## Extracted data
++++++++++++++++++++
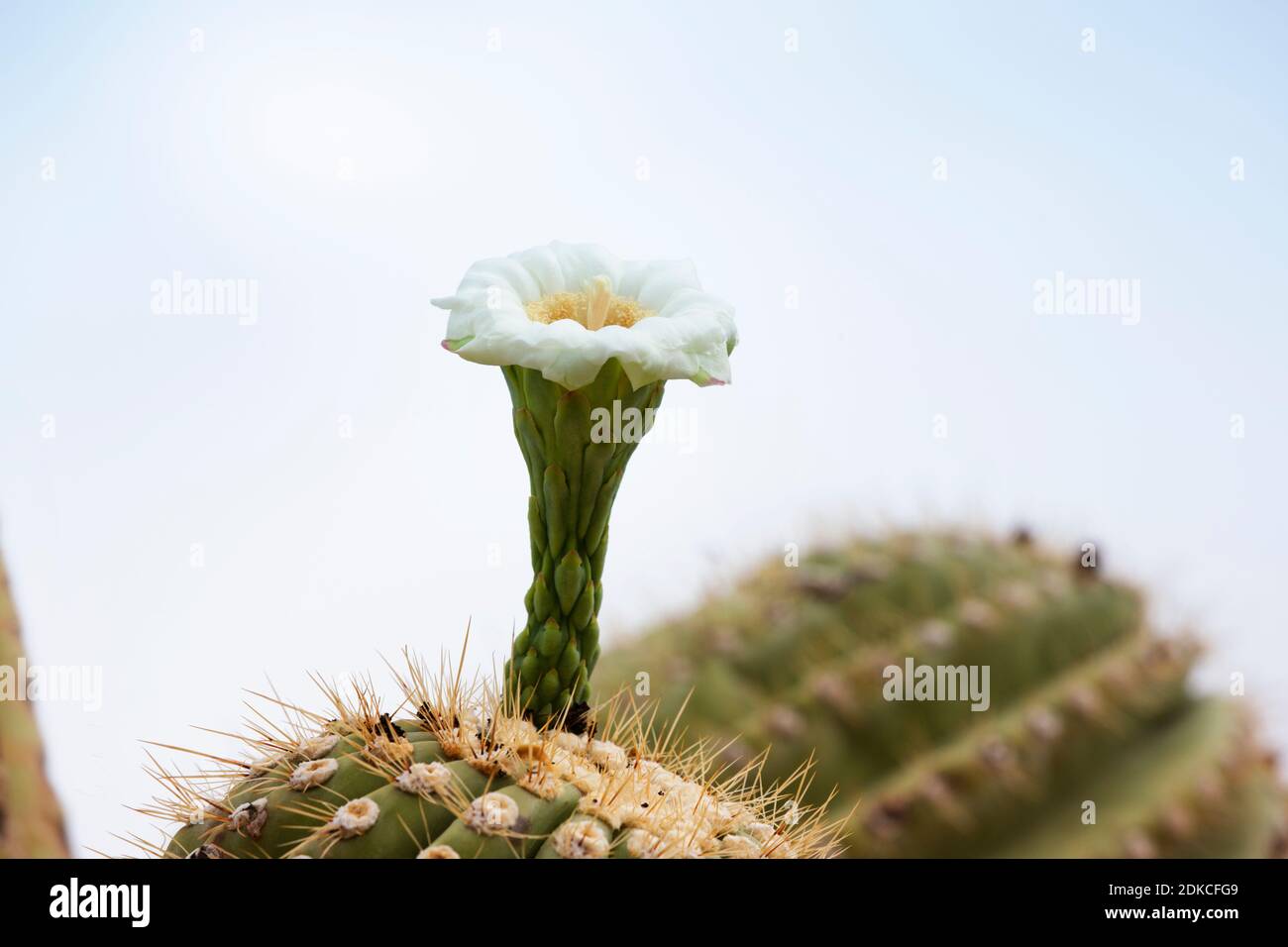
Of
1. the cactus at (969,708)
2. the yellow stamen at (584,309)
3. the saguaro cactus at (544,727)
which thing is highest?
the yellow stamen at (584,309)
++++++++++++++++++++
## Given problem
Tally the lines above that contain the word "cactus" and state only the resulting number.

## Problem solution
2